→ **Activity**
In the personal essay about work and family, what does the writer's father now do after being let go by the construction company?

→ **Source document**
My profession has somehow slipped away after all the years I spent trying to become a craftsman. The value of the few who could do much was corrupted by the profit of doing much for little.

The easy power and endurance of youth is a panting swab of sweat-soaked brow long before the summit. My family is fractured, by a sudden shift of the economy, by extremists with seductive logic and resounding calls of faith, by the unyielding realities of Life, by the last three decades of dealing with their contentious brother and prodigal son.

My father was once a soldier who became a teacher, and later an electrician self-taught to earn the money to build his family the home he had always dreamed of. He learned to fly and gave me the gift of the sky. He spent many hours in the air searching for wreckage and hope and final answers in the Civil air Patrol. Later still he became one of the most effective, hard-working construction superintendents ever to drive onto a site. He did the jobs of 3 contractors, brought in jobs under budget and ahead of schedule and solved problems that stopped other superintendents cold by sheer willpower and refusal to quit.

Less than six months after a persuasive speech assuring all the superintendents that all was well with them despite the recession (Nawww, ain’t no need to pull out of your profit-sharing, group insurance and retirement plans, fellas… everything is just fine, here!”), the major commercial construction company he worked for let him go, along with every other Social Security benefit recipient in their employ, a budget decision which amounts to firing all of the most experienced people you have, the veteran problem solvers and the crafty old dogs who have come up through the ranks, and leaving the lickspittles, the inexperienced degree-holders, and the slackers who became foremen because they couldn‘t do anything else to run a crew made up of relatives, yes men and old buddies of the regime. The company still manages to build Wal-marts and Food Lion stores, but they do so with a great deal more wasted effort and material, at a much higher price… which gets passed right down the food chain, pun intended, to the consumer.

Dad now drives homeless school children to and from classes, morning and night, and spends a great deal of time worrying about intangibles and wondering what to do with himself. I spend what time I can cutting wood to save money on their electric heating bills, cleaning gutters and raking and moving leaves to keep the house dry and mold-free for them, thinking of their years of support and wishing I could do more.

→ **Given data**
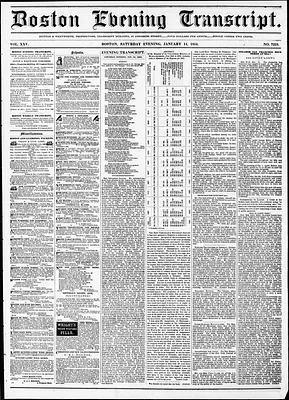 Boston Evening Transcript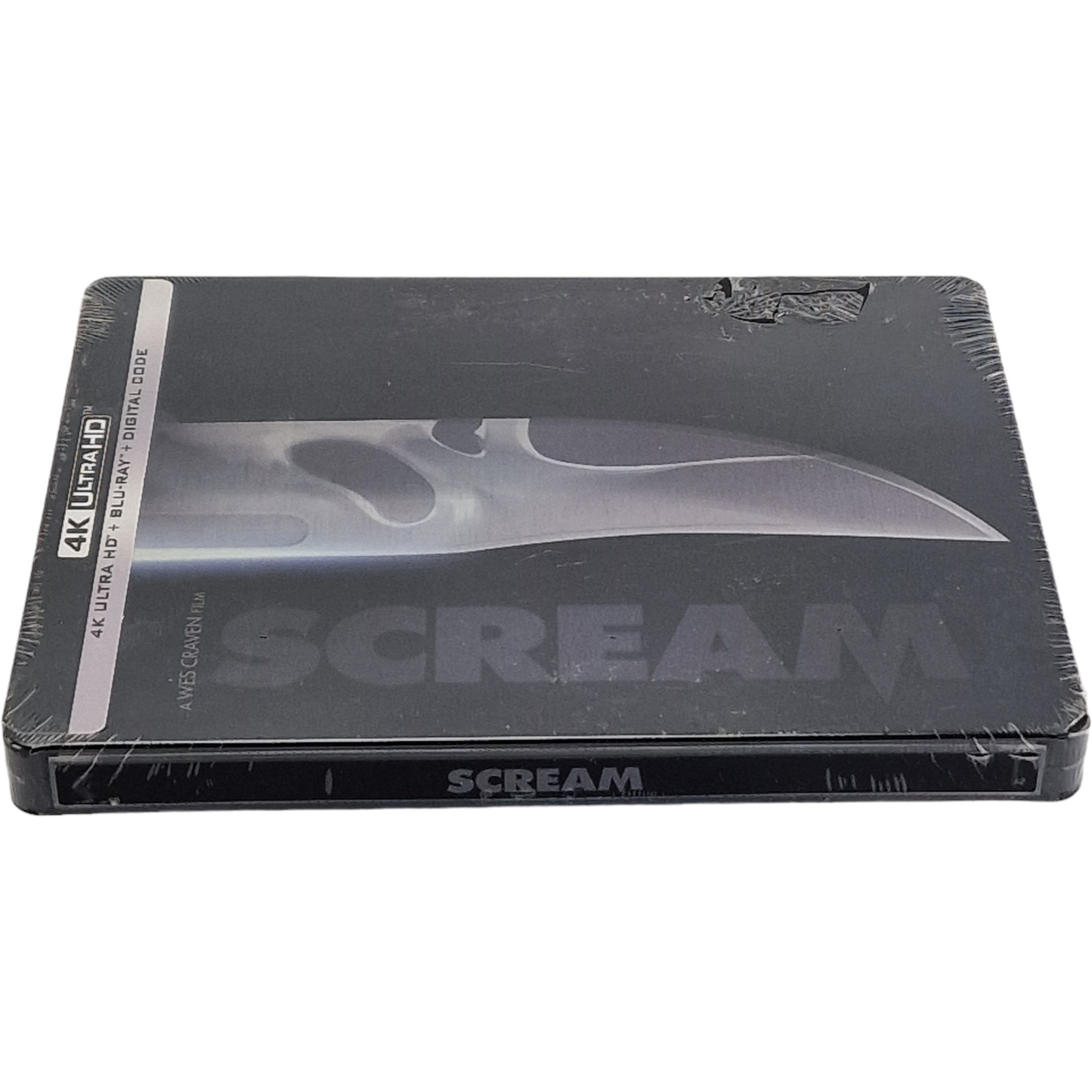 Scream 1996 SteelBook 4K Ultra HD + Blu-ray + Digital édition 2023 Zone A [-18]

---

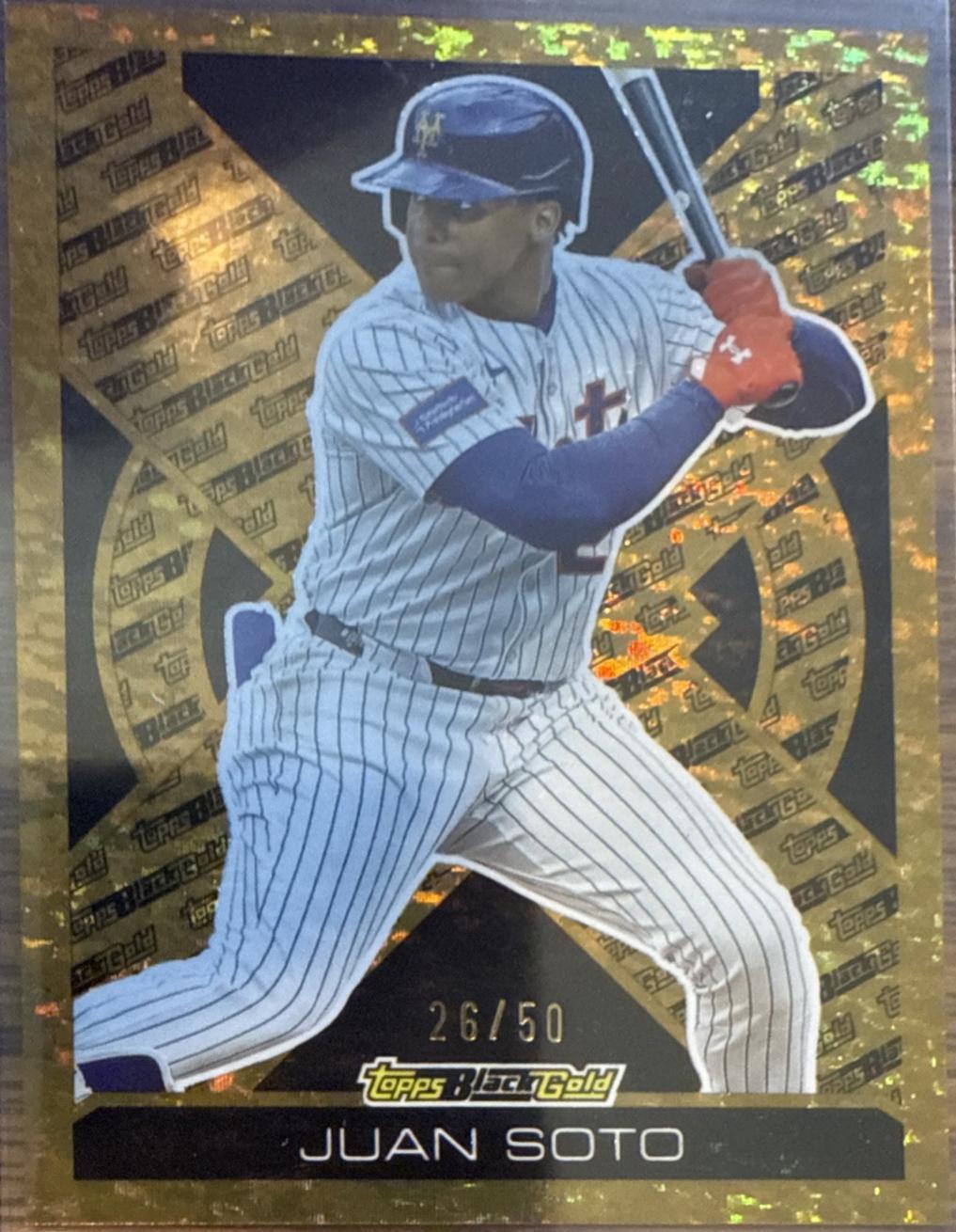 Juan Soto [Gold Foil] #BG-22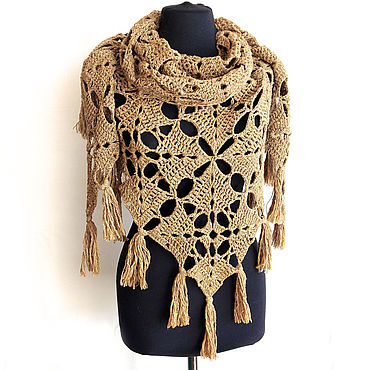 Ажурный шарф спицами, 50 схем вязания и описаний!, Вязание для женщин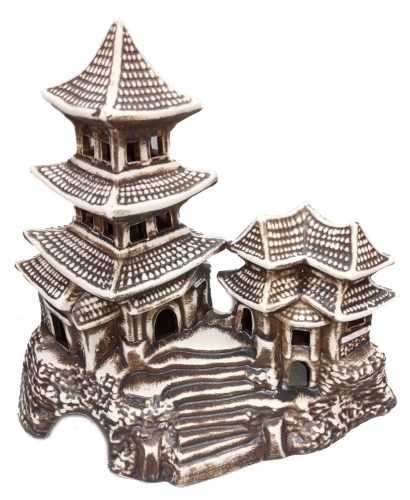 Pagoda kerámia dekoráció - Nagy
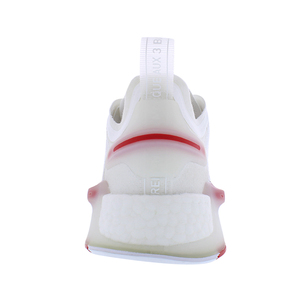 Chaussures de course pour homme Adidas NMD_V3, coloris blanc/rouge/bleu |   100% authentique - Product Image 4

→ **Answer section**
He drives homeless school children to and from classes, morning and night.